When you think of M.C. Escher, what do you think of?
I think of college dorm rooms with Escher posters on the wall, symbols of pop culture, statutes of intricate confusion and (no doubt) sources of psychedelic contemplation. They were the kind of images you were supposed to look at and see if the fish move or if the stairs go anywhere. And if you stared long enough, your whole world tilted sideways.
As an adult I have revisited his world of lithographs and woodcuts and wood engravings, and have discovered a delightful new way to look at the world.

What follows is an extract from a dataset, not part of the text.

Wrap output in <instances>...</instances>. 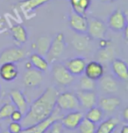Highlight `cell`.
Instances as JSON below:
<instances>
[{"label":"cell","mask_w":128,"mask_h":133,"mask_svg":"<svg viewBox=\"0 0 128 133\" xmlns=\"http://www.w3.org/2000/svg\"><path fill=\"white\" fill-rule=\"evenodd\" d=\"M69 1H70L71 6H75L78 4V2H79L80 0H69Z\"/></svg>","instance_id":"f35d334b"},{"label":"cell","mask_w":128,"mask_h":133,"mask_svg":"<svg viewBox=\"0 0 128 133\" xmlns=\"http://www.w3.org/2000/svg\"><path fill=\"white\" fill-rule=\"evenodd\" d=\"M98 84L102 91L108 95L114 94L118 89V82L112 75H104L98 80Z\"/></svg>","instance_id":"2e32d148"},{"label":"cell","mask_w":128,"mask_h":133,"mask_svg":"<svg viewBox=\"0 0 128 133\" xmlns=\"http://www.w3.org/2000/svg\"><path fill=\"white\" fill-rule=\"evenodd\" d=\"M25 68H27V69H31V68H33V66H32V64H31L30 61H28V62L25 63Z\"/></svg>","instance_id":"ab89813d"},{"label":"cell","mask_w":128,"mask_h":133,"mask_svg":"<svg viewBox=\"0 0 128 133\" xmlns=\"http://www.w3.org/2000/svg\"><path fill=\"white\" fill-rule=\"evenodd\" d=\"M66 49V41L63 33L59 32L51 40V45L47 54V61L54 63L58 60Z\"/></svg>","instance_id":"5b68a950"},{"label":"cell","mask_w":128,"mask_h":133,"mask_svg":"<svg viewBox=\"0 0 128 133\" xmlns=\"http://www.w3.org/2000/svg\"><path fill=\"white\" fill-rule=\"evenodd\" d=\"M79 86L80 90H85V91H95L97 89V82L95 81L89 79L84 75L80 76Z\"/></svg>","instance_id":"83f0119b"},{"label":"cell","mask_w":128,"mask_h":133,"mask_svg":"<svg viewBox=\"0 0 128 133\" xmlns=\"http://www.w3.org/2000/svg\"><path fill=\"white\" fill-rule=\"evenodd\" d=\"M58 94L56 88L47 87L43 93L28 107L27 113L20 121L22 127L32 126L47 119L55 108Z\"/></svg>","instance_id":"6da1fadb"},{"label":"cell","mask_w":128,"mask_h":133,"mask_svg":"<svg viewBox=\"0 0 128 133\" xmlns=\"http://www.w3.org/2000/svg\"><path fill=\"white\" fill-rule=\"evenodd\" d=\"M102 2H105V3H111L113 1H116V0H101Z\"/></svg>","instance_id":"60d3db41"},{"label":"cell","mask_w":128,"mask_h":133,"mask_svg":"<svg viewBox=\"0 0 128 133\" xmlns=\"http://www.w3.org/2000/svg\"><path fill=\"white\" fill-rule=\"evenodd\" d=\"M68 25L70 29L78 34H86L88 19L85 15H81L71 10L68 14Z\"/></svg>","instance_id":"9c48e42d"},{"label":"cell","mask_w":128,"mask_h":133,"mask_svg":"<svg viewBox=\"0 0 128 133\" xmlns=\"http://www.w3.org/2000/svg\"><path fill=\"white\" fill-rule=\"evenodd\" d=\"M84 75L89 79L97 82L105 75L104 65L97 61H89V62L86 63Z\"/></svg>","instance_id":"5bb4252c"},{"label":"cell","mask_w":128,"mask_h":133,"mask_svg":"<svg viewBox=\"0 0 128 133\" xmlns=\"http://www.w3.org/2000/svg\"><path fill=\"white\" fill-rule=\"evenodd\" d=\"M52 0H22L18 2V6L23 11L24 15L29 18V16L32 11H34L35 9L39 8L43 4H47Z\"/></svg>","instance_id":"ffe728a7"},{"label":"cell","mask_w":128,"mask_h":133,"mask_svg":"<svg viewBox=\"0 0 128 133\" xmlns=\"http://www.w3.org/2000/svg\"><path fill=\"white\" fill-rule=\"evenodd\" d=\"M119 120L117 117H110L105 121H102L97 126L95 133H112L118 127Z\"/></svg>","instance_id":"603a6c76"},{"label":"cell","mask_w":128,"mask_h":133,"mask_svg":"<svg viewBox=\"0 0 128 133\" xmlns=\"http://www.w3.org/2000/svg\"><path fill=\"white\" fill-rule=\"evenodd\" d=\"M50 45L51 39L48 37H40L35 44V49L37 51V54H41L42 56H46L49 50V47H50Z\"/></svg>","instance_id":"4316f807"},{"label":"cell","mask_w":128,"mask_h":133,"mask_svg":"<svg viewBox=\"0 0 128 133\" xmlns=\"http://www.w3.org/2000/svg\"><path fill=\"white\" fill-rule=\"evenodd\" d=\"M43 80V76L41 71L31 68L25 73L23 76V82L25 86L28 88H36L41 85Z\"/></svg>","instance_id":"ac0fdd59"},{"label":"cell","mask_w":128,"mask_h":133,"mask_svg":"<svg viewBox=\"0 0 128 133\" xmlns=\"http://www.w3.org/2000/svg\"><path fill=\"white\" fill-rule=\"evenodd\" d=\"M18 75V66L15 63H3L0 65V77L6 82H13Z\"/></svg>","instance_id":"e0dca14e"},{"label":"cell","mask_w":128,"mask_h":133,"mask_svg":"<svg viewBox=\"0 0 128 133\" xmlns=\"http://www.w3.org/2000/svg\"><path fill=\"white\" fill-rule=\"evenodd\" d=\"M111 72L117 80L126 82L128 80V66L127 63L122 59L114 58L110 62Z\"/></svg>","instance_id":"8fae6325"},{"label":"cell","mask_w":128,"mask_h":133,"mask_svg":"<svg viewBox=\"0 0 128 133\" xmlns=\"http://www.w3.org/2000/svg\"><path fill=\"white\" fill-rule=\"evenodd\" d=\"M121 104V99L115 96H106L98 100V106L105 113L114 112Z\"/></svg>","instance_id":"9a60e30c"},{"label":"cell","mask_w":128,"mask_h":133,"mask_svg":"<svg viewBox=\"0 0 128 133\" xmlns=\"http://www.w3.org/2000/svg\"><path fill=\"white\" fill-rule=\"evenodd\" d=\"M84 117V114L79 110H74L68 112L66 115H63L61 118L60 122L62 125L63 129L68 130H75L77 129L82 118Z\"/></svg>","instance_id":"30bf717a"},{"label":"cell","mask_w":128,"mask_h":133,"mask_svg":"<svg viewBox=\"0 0 128 133\" xmlns=\"http://www.w3.org/2000/svg\"><path fill=\"white\" fill-rule=\"evenodd\" d=\"M79 106L85 110H89L94 106L98 105V96L95 91H85L79 90L75 93Z\"/></svg>","instance_id":"4fadbf2b"},{"label":"cell","mask_w":128,"mask_h":133,"mask_svg":"<svg viewBox=\"0 0 128 133\" xmlns=\"http://www.w3.org/2000/svg\"><path fill=\"white\" fill-rule=\"evenodd\" d=\"M80 133H95L97 129V124H95L89 120H88L86 117L82 118L80 124L77 127Z\"/></svg>","instance_id":"f1b7e54d"},{"label":"cell","mask_w":128,"mask_h":133,"mask_svg":"<svg viewBox=\"0 0 128 133\" xmlns=\"http://www.w3.org/2000/svg\"><path fill=\"white\" fill-rule=\"evenodd\" d=\"M10 97L16 109L20 110L23 115H25L29 106H28V102L23 92L18 89H12L10 92Z\"/></svg>","instance_id":"d6986e66"},{"label":"cell","mask_w":128,"mask_h":133,"mask_svg":"<svg viewBox=\"0 0 128 133\" xmlns=\"http://www.w3.org/2000/svg\"><path fill=\"white\" fill-rule=\"evenodd\" d=\"M52 76L54 82L61 86H69L75 81L74 75H71L64 64L61 62H54Z\"/></svg>","instance_id":"277c9868"},{"label":"cell","mask_w":128,"mask_h":133,"mask_svg":"<svg viewBox=\"0 0 128 133\" xmlns=\"http://www.w3.org/2000/svg\"><path fill=\"white\" fill-rule=\"evenodd\" d=\"M27 51L20 46H9L2 50L0 53V65L3 63H16L27 57Z\"/></svg>","instance_id":"52a82bcc"},{"label":"cell","mask_w":128,"mask_h":133,"mask_svg":"<svg viewBox=\"0 0 128 133\" xmlns=\"http://www.w3.org/2000/svg\"><path fill=\"white\" fill-rule=\"evenodd\" d=\"M1 133H11V132H10L9 130H4V131H1Z\"/></svg>","instance_id":"b9f144b4"},{"label":"cell","mask_w":128,"mask_h":133,"mask_svg":"<svg viewBox=\"0 0 128 133\" xmlns=\"http://www.w3.org/2000/svg\"><path fill=\"white\" fill-rule=\"evenodd\" d=\"M69 73L74 76H81L84 75V68L86 66V60L82 56H76L68 59L64 63Z\"/></svg>","instance_id":"7c38bea8"},{"label":"cell","mask_w":128,"mask_h":133,"mask_svg":"<svg viewBox=\"0 0 128 133\" xmlns=\"http://www.w3.org/2000/svg\"><path fill=\"white\" fill-rule=\"evenodd\" d=\"M114 48L112 47V45L108 46L104 48H99L95 54V59L97 61L100 62L101 64H107L114 59Z\"/></svg>","instance_id":"44dd1931"},{"label":"cell","mask_w":128,"mask_h":133,"mask_svg":"<svg viewBox=\"0 0 128 133\" xmlns=\"http://www.w3.org/2000/svg\"><path fill=\"white\" fill-rule=\"evenodd\" d=\"M23 127L20 122H11L8 126V130L11 133H20Z\"/></svg>","instance_id":"d6a6232c"},{"label":"cell","mask_w":128,"mask_h":133,"mask_svg":"<svg viewBox=\"0 0 128 133\" xmlns=\"http://www.w3.org/2000/svg\"><path fill=\"white\" fill-rule=\"evenodd\" d=\"M29 61L32 64L33 68L41 71V72H46L49 68V62L47 61L46 57L37 53L31 54Z\"/></svg>","instance_id":"cb8c5ba5"},{"label":"cell","mask_w":128,"mask_h":133,"mask_svg":"<svg viewBox=\"0 0 128 133\" xmlns=\"http://www.w3.org/2000/svg\"><path fill=\"white\" fill-rule=\"evenodd\" d=\"M91 41V39L87 34H78L76 33V35L73 38L71 44L76 51L84 52L87 51L89 48Z\"/></svg>","instance_id":"7402d4cb"},{"label":"cell","mask_w":128,"mask_h":133,"mask_svg":"<svg viewBox=\"0 0 128 133\" xmlns=\"http://www.w3.org/2000/svg\"><path fill=\"white\" fill-rule=\"evenodd\" d=\"M23 116L24 115L20 110H18V109H15V110L12 111L11 115L10 116V118L12 120V122H20L23 118Z\"/></svg>","instance_id":"836d02e7"},{"label":"cell","mask_w":128,"mask_h":133,"mask_svg":"<svg viewBox=\"0 0 128 133\" xmlns=\"http://www.w3.org/2000/svg\"><path fill=\"white\" fill-rule=\"evenodd\" d=\"M56 106L62 112L78 110L80 107L75 93L69 91H65L58 94L57 98H56Z\"/></svg>","instance_id":"3957f363"},{"label":"cell","mask_w":128,"mask_h":133,"mask_svg":"<svg viewBox=\"0 0 128 133\" xmlns=\"http://www.w3.org/2000/svg\"><path fill=\"white\" fill-rule=\"evenodd\" d=\"M126 17V12H124L119 9L115 10L108 18V27L116 32H123V30L127 26Z\"/></svg>","instance_id":"ba28073f"},{"label":"cell","mask_w":128,"mask_h":133,"mask_svg":"<svg viewBox=\"0 0 128 133\" xmlns=\"http://www.w3.org/2000/svg\"><path fill=\"white\" fill-rule=\"evenodd\" d=\"M48 133H63V127L61 125L60 121H55L51 124V126L48 128Z\"/></svg>","instance_id":"1f68e13d"},{"label":"cell","mask_w":128,"mask_h":133,"mask_svg":"<svg viewBox=\"0 0 128 133\" xmlns=\"http://www.w3.org/2000/svg\"><path fill=\"white\" fill-rule=\"evenodd\" d=\"M122 118H123V120H124L125 123H126L128 121V108L127 107H125V108L124 109V110H123Z\"/></svg>","instance_id":"d590c367"},{"label":"cell","mask_w":128,"mask_h":133,"mask_svg":"<svg viewBox=\"0 0 128 133\" xmlns=\"http://www.w3.org/2000/svg\"><path fill=\"white\" fill-rule=\"evenodd\" d=\"M111 45H112V43H111V40L110 39H102L99 40V48H104V47L111 46Z\"/></svg>","instance_id":"e575fe53"},{"label":"cell","mask_w":128,"mask_h":133,"mask_svg":"<svg viewBox=\"0 0 128 133\" xmlns=\"http://www.w3.org/2000/svg\"><path fill=\"white\" fill-rule=\"evenodd\" d=\"M16 107L13 103H6L0 107V119H6L9 118L12 111L15 110Z\"/></svg>","instance_id":"4dcf8cb0"},{"label":"cell","mask_w":128,"mask_h":133,"mask_svg":"<svg viewBox=\"0 0 128 133\" xmlns=\"http://www.w3.org/2000/svg\"><path fill=\"white\" fill-rule=\"evenodd\" d=\"M104 116H105V112L102 110L101 108H99L97 105L88 110L85 117L91 122L95 123V124H98L99 123H101L103 121Z\"/></svg>","instance_id":"484cf974"},{"label":"cell","mask_w":128,"mask_h":133,"mask_svg":"<svg viewBox=\"0 0 128 133\" xmlns=\"http://www.w3.org/2000/svg\"><path fill=\"white\" fill-rule=\"evenodd\" d=\"M1 131H2V130H1V124H0V133H1Z\"/></svg>","instance_id":"7bdbcfd3"},{"label":"cell","mask_w":128,"mask_h":133,"mask_svg":"<svg viewBox=\"0 0 128 133\" xmlns=\"http://www.w3.org/2000/svg\"><path fill=\"white\" fill-rule=\"evenodd\" d=\"M88 19V26L86 34L91 38V39L100 40L105 39L106 32H107V26L103 20L96 17H91L87 18Z\"/></svg>","instance_id":"8992f818"},{"label":"cell","mask_w":128,"mask_h":133,"mask_svg":"<svg viewBox=\"0 0 128 133\" xmlns=\"http://www.w3.org/2000/svg\"><path fill=\"white\" fill-rule=\"evenodd\" d=\"M91 4V0H80L76 5L72 6V10L78 14L85 15L86 11Z\"/></svg>","instance_id":"f546056e"},{"label":"cell","mask_w":128,"mask_h":133,"mask_svg":"<svg viewBox=\"0 0 128 133\" xmlns=\"http://www.w3.org/2000/svg\"><path fill=\"white\" fill-rule=\"evenodd\" d=\"M120 133H128V125L127 124L123 125V127L121 128V130H120Z\"/></svg>","instance_id":"8d00e7d4"},{"label":"cell","mask_w":128,"mask_h":133,"mask_svg":"<svg viewBox=\"0 0 128 133\" xmlns=\"http://www.w3.org/2000/svg\"><path fill=\"white\" fill-rule=\"evenodd\" d=\"M11 36L17 46L25 44L27 41V32L25 28L21 25H15L11 28Z\"/></svg>","instance_id":"d4e9b609"},{"label":"cell","mask_w":128,"mask_h":133,"mask_svg":"<svg viewBox=\"0 0 128 133\" xmlns=\"http://www.w3.org/2000/svg\"><path fill=\"white\" fill-rule=\"evenodd\" d=\"M127 31H128V27L126 26L124 30H123V32H124V38H125V40H127V39H128V36H127Z\"/></svg>","instance_id":"74e56055"},{"label":"cell","mask_w":128,"mask_h":133,"mask_svg":"<svg viewBox=\"0 0 128 133\" xmlns=\"http://www.w3.org/2000/svg\"><path fill=\"white\" fill-rule=\"evenodd\" d=\"M62 116V111L57 106H55L54 111L47 119L41 121V123H38L34 125H32V126L23 128L22 131L20 133H45L51 126L52 123L55 121H60Z\"/></svg>","instance_id":"7a4b0ae2"}]
</instances>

Maurits Cornelis Escher (1898-1972) is one of the world’s most famous graphic artists. During his lifetime, he made 448 lithographs, woodcuts and wood engravings and over 2000 drawings and sketches. These feature impossible possibilities, explorations of infinity, and the magic of mathematics.
Art like this is done every day by those familiar with computer graphics. But the curved perspectives, the stairs to infinity, the play of light and dark, were sketched at the turn of the century. Which, to me, makes it even more fascinating.
When you stop and look — really look — at the thought and planning that went into the impossibilities in Escher’s work, it makes you appreciate his work even more. Where do those stairs really go? Which angle am I supposed to be identifying with? Is it a fish or is it a bird?
Minds like Escher’s work in the fourth dimension. It’s as if they look down at the world from a strange angle and record what they see.
Take some time and visit Escher’s official website, http://www.mcescher.com. You will find yourself wandering through gallery after gallery, wondering how a human mind could be so creative yet so spiral. Take a few moments and just look at the artwork — you will be enchanted by his point of view, and lost in his sketches.